**EXTRACT**
Garden Park is a paleontological site in Fremont County, Colorado, known for its Jurassic dinosaurs and the role the specimens played in the infamous Bone Wars of the late 19th century. Located  north of Cañon City, the name originates from the area providing vegetables to the miners at nearby Cripple Creek in the 19th century. Garden Park proper is a triangular valley surrounded by cliffs on the southeast and southwest and by mountains to the north; however, the name is also refers to the dinosaur sites on top and along the cliffs. The dinosaur sites now form the Garden Park Paleontological Resource Area, which is overseen by the Bureau of Land Management.

**GOAL**
Extend the passage on Garden Park, picking up after its last sentence. The data that comes next is from a separate source.

**RAW DATA**
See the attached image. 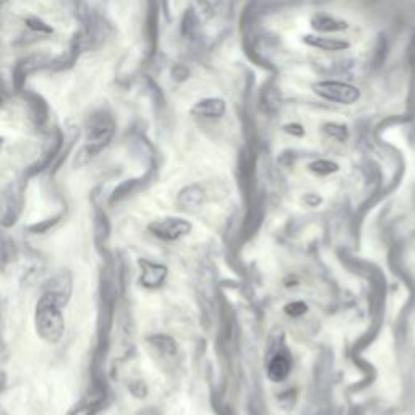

**WRITTEN RESPONSE**
Geology 

Garden Park was formed by erosion of sedimentary rocks that have been distorted by uplift of the Rocky Mountains. The region is bisected by Four Mile Creek (also called Oil Creek), which has carved a canyon through the Mesozoic and Paleozoic sedimentary rocks. One of these Mesozoic strata is the Morrison Formation, which is exposed within the canyon. However, because the formation contains high amounts of swelling clays, large faulted blocks or slump-blocks of the formation are slowly moving towards the creek. The result is to make it difficult to correlate the various dinosaur quarries because exposures are limited and not continuous.

The formation in Garden Park can be divided informally into a lower and upper unit. The lower unit is composed primarily green and gray mudstones, with numerous lenticular, white to tan to gray sandstones. The upper is composed mostly of red mudstone, with lesser amounts of yellowish, often tabular sandstone. These two units probably correspond to the Tidwell, Saltwash and Brushy Basin members of the Morrison Formation on the Colorado Plateau.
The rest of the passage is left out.